What do current treatments for Asthma do?
How PAR-2 affects asthma
PAR-2 expressed on airway epithelial cells mediates the initial inflammatory responses to proteases, released from common household pathogens, including production of cytokines and chemokines; mast cell degranulation; impaired epithelial barrier function and mucus production. Locally released proteases can activate PAR-2 on inflammatory cells (eosinophils, lymphocytes and neutrophils), to enhance chemokine-induced recruitment to the airway and exacerbating the inflammation. Ultimately, thickening of the bronchial epithelium and secretion of mucus causes obstruction of the airways and bronchoconstriction.
What is our approach to Asthma involving PAR-2?
Previous attempts to pursue PAR-2 as a therapeutic target for asthma have been difficult because its activation also leads to release of Prostaglandin E2 (PGE2) from epithelial cells, which play a protective role in the airway by promoting smooth muscle relaxation and subsequent bronchodilation.

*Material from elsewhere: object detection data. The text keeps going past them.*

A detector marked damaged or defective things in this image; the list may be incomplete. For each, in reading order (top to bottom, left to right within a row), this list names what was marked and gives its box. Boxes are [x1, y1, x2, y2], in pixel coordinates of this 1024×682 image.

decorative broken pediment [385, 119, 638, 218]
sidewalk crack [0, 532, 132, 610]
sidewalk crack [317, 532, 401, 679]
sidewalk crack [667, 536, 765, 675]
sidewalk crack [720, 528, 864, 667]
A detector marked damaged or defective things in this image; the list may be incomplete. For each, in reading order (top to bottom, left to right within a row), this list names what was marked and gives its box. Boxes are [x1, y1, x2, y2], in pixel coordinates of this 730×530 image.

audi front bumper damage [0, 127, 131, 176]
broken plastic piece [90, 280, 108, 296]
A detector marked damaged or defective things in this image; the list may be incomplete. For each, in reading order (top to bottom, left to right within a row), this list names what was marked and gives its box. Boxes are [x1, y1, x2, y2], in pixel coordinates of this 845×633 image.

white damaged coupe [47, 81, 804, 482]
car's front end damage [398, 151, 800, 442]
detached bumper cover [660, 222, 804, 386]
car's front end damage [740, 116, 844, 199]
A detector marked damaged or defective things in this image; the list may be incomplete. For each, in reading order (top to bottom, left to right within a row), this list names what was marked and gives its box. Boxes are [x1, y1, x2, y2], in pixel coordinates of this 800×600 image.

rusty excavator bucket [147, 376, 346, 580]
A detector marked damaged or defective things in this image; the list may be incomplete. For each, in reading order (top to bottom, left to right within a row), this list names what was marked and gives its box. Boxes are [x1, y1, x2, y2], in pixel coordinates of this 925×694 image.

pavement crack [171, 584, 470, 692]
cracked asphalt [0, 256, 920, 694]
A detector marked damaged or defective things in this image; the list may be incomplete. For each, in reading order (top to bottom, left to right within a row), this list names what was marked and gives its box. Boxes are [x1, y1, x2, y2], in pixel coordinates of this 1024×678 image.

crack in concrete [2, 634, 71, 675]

In Alternaria and Cockroach-induced asthma, as well as PAR-2 induced exacerbation of Ova-induced asthma, the inflammatory phenotype is dependent upon signaling through a protein called beta-arrestin, while the protective bronchodilation occurs through a G-protein-dependent pathway. Beta-arrestin-2 recruitment to PAR-2 is required for production of inflammatory interleukins (IL-4, IL-6 and IL-13), mucus production and bronchoconstriction. Expression of beta-arrestin in leukocytes is required for both PAR-2 and chemokine-induced recruitment to the airways. PGE2 production is dependent upon G-protein, but not arrestin signaling. Our approach exploits these distinct signaling pathways to develop PAR-2 antagonists that target the beta-arrestin pathway for the treatment of asthma.